A quick experiment in R can unveil the impact of sample size on the estimates we make from data. A small number of samples provides us less information about the process or system from which we’re collecting data, while a large number can help ground our findings in near certainty. See the earlier post on sample size, confidence intervals and related topics on R Explorations.

Using the “animation” package once again, I’ve put together a simple animation to describe this.

#package containing saveGIF function
library(animation)

#setting GIF options
ani.options(interval = 0.12, ani.width = 480, ani.height = 320)

#a function to help us call GIF plots easily 
plo <- function(samplesize, iter = 100){
  
  for (i in seq(1,iter)){
    
    #Generating a sample from the normal distribution
    x <- rnorm(samplesize,mu,sd)
    
    #Histogram of samples as they're generated
    hist(x, main = paste("N = ",samplesize,", xbar = ",round(mean(x), digits = 2),
                         ", s = ",round(sd(x),digits = 2)), xlim = c(5,15), 
                        ylim = c(0,floor(samplesize/3)), breaks = seq(4,16,0.5), col = rgb(0.1,0.9,0.1,0.2), 
                        border = "grey", xlab = "x (Gaussian sample)")
    
    #Adding the estimate of the mean line to the histogram
    abline(v = mean(x), col = "red", lw = 2 )
  }
}

#Setting the parameters for the distribution
mu = 10.0
sd = 1.0

for (i in c(10,50,100,500,1000,10000)){
saveGIF({plo(i,mu,sd)},movie.name = paste("N=",i,", mu=",mu,", sd=",sd,".gif"))
}

Animated Results

Very small sample size of 5. Observe how the sample mean line hunts wildly.
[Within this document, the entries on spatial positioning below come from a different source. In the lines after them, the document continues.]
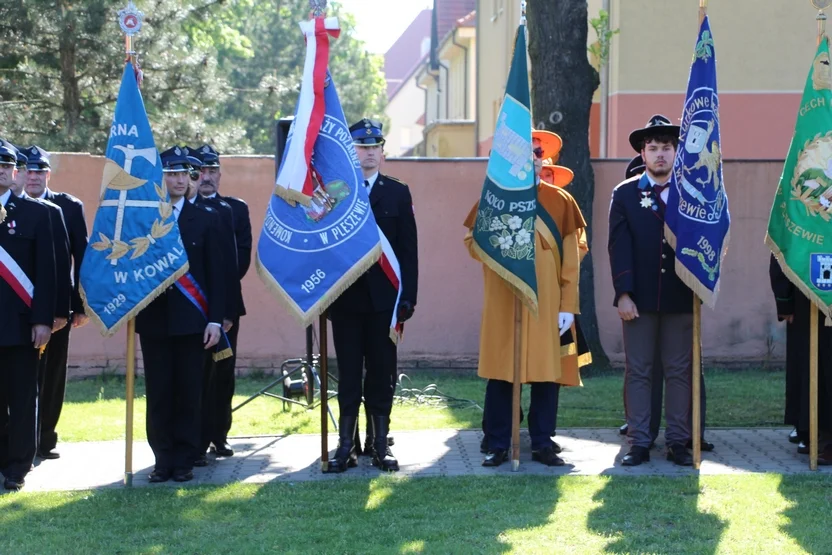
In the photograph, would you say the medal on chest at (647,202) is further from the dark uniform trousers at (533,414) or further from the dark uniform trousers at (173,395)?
the dark uniform trousers at (173,395)

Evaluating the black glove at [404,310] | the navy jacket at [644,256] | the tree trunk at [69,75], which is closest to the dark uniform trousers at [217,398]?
the black glove at [404,310]

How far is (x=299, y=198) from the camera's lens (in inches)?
287

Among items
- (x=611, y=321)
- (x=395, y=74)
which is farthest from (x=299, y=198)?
(x=395, y=74)

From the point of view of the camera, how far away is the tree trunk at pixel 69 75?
1642 centimetres

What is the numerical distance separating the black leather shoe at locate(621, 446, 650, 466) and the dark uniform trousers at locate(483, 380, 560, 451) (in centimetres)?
52

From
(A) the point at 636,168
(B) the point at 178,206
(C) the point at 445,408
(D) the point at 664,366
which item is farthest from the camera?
(C) the point at 445,408

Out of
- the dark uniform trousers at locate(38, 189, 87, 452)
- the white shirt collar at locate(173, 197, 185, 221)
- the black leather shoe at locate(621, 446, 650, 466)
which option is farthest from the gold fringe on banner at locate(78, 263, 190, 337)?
the black leather shoe at locate(621, 446, 650, 466)

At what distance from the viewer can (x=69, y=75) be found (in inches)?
667

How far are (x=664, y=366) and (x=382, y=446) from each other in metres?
1.97

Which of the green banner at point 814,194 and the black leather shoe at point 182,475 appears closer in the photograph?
the black leather shoe at point 182,475

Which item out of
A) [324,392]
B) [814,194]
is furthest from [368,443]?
[814,194]

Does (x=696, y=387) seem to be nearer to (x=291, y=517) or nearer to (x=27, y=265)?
(x=291, y=517)

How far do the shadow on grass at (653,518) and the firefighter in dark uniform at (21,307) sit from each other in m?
3.60

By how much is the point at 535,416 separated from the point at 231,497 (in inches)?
85.1
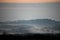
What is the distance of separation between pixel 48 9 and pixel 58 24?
0.68 feet

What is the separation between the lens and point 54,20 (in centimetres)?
117

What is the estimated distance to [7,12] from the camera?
1188 mm

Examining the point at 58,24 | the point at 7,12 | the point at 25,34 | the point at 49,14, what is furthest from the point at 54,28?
the point at 7,12

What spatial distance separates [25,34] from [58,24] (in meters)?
0.40

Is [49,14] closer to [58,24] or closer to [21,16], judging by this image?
[58,24]

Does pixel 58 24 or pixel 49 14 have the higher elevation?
pixel 49 14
Very small sample size of 5. Observe how the sample mean line hunts wildly.

N= 10 , mu= 10 , sd= 1

A small sample size of 10. Mean once again moves around quite a bit.

N= 50 , mu= 10 , sd= 1

Moderate sample size of 50. Far less inconsistency in estimate (red line)

N= 100 , mu= 10 , sd= 1

A larger sample size, showing little deviation in sample mean over different samples

N= 1000 , mu= 10 , sd= 1

A large sample size, indicating minor variations in sample mean

N= 10000 , mu= 10 , sd= 1

Very large sample size (however, still smaller than many real world data sets!). Sample mean estimate barely changes over samples.